Neurotrophin Receptor Immunoreactivity in Severe Cerebral Cortical Dysplasia
Article first published online: 24 JUL 2002
Volume 43, Issue Supplement s5, pages 220–226, June 2002
How to Cite
Kim, J.-Y., Roh, J.-K., Lee, S. and Chung, C.-K. (2002), Neurotrophin Receptor Immunoreactivity in Severe Cerebral Cortical Dysplasia. Epilepsia, 43: 220–226. doi: 10.1046/j.1528-1157.43.s.5.33.x
- Issue published online: 24 JUL 2002
- Article first published online: 24 JUL 2002
- Cortical dysplasia;
- Cytomegalic neuron;
- Neurotrophin receptor
Summary: Purpose: Cerebral cortical dysplasia (CD) is one of the important causes of intractable epilepsies and characterized histologically by disorganized cortical lamination and cytomegalic dysplastic neurons.
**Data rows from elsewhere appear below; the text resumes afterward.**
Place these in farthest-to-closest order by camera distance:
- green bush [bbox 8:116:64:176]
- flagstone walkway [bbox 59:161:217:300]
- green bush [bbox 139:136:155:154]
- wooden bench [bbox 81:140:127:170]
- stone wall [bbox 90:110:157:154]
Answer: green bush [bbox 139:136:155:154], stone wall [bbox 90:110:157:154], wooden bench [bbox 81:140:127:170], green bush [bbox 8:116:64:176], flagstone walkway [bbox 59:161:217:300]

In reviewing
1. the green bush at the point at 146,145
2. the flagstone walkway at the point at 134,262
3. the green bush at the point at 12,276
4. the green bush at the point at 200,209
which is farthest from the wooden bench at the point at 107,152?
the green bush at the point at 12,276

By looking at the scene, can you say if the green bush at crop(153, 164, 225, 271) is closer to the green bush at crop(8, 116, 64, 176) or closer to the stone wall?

Although it has been suggested that neurotrophins play an important role in differentiation, growth, and survival of developmental neurons, their pathogenetic role in CD has rarely been investigated.
Methods: To know the pathogenetic role of various neurotrophins on dysplastic neurons, immunohistochemical staining was performed using antibodies against NGFRp75, trkA, trkB, and trkC in surgical specimens of 20 patients with CD.
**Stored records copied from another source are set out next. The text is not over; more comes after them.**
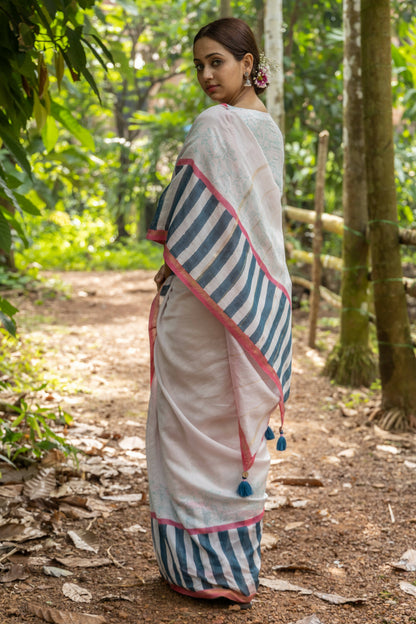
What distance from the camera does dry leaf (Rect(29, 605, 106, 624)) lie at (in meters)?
1.91

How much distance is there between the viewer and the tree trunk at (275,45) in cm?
535

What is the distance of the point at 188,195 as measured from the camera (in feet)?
6.79

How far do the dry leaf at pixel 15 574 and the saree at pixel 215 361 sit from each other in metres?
0.46


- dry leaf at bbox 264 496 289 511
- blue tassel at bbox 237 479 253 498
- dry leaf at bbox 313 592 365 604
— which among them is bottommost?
dry leaf at bbox 264 496 289 511

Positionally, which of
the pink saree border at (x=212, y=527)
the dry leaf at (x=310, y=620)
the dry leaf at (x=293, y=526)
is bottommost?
the dry leaf at (x=293, y=526)

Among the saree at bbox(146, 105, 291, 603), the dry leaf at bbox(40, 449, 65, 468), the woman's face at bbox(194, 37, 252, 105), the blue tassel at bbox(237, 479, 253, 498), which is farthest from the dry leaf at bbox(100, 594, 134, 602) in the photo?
the woman's face at bbox(194, 37, 252, 105)

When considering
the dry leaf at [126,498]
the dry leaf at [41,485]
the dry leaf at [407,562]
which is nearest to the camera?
the dry leaf at [407,562]

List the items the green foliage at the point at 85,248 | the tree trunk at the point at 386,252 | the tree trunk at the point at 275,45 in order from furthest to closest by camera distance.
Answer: the green foliage at the point at 85,248
the tree trunk at the point at 275,45
the tree trunk at the point at 386,252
Results: TrkB and trkC were strongly expressed in dysplastic neurons of severe CD, and NGFRp75 was also expressed in some dysplastic neurons.
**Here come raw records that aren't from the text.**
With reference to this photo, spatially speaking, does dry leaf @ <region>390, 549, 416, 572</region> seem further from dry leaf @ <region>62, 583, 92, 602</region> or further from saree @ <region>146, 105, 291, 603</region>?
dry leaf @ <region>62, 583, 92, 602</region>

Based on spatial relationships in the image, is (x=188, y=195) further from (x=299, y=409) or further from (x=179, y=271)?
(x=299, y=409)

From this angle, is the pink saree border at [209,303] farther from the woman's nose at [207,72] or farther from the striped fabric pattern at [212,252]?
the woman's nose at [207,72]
Conclusions: It is known that brain-derived neurotrophic factor (BDNF) and neurotrophin-3 (NT-3) contribute to the differentiation of neuronal precursor cells, dendritic and axonal arborization, synaptic plasticity, and cellular hyperexcitability, so increased expression of trkB and trkC may have a critical pathogenetic role in cytoskeletal abnormalities and epileptogenicity in dysplastic neurons of CD.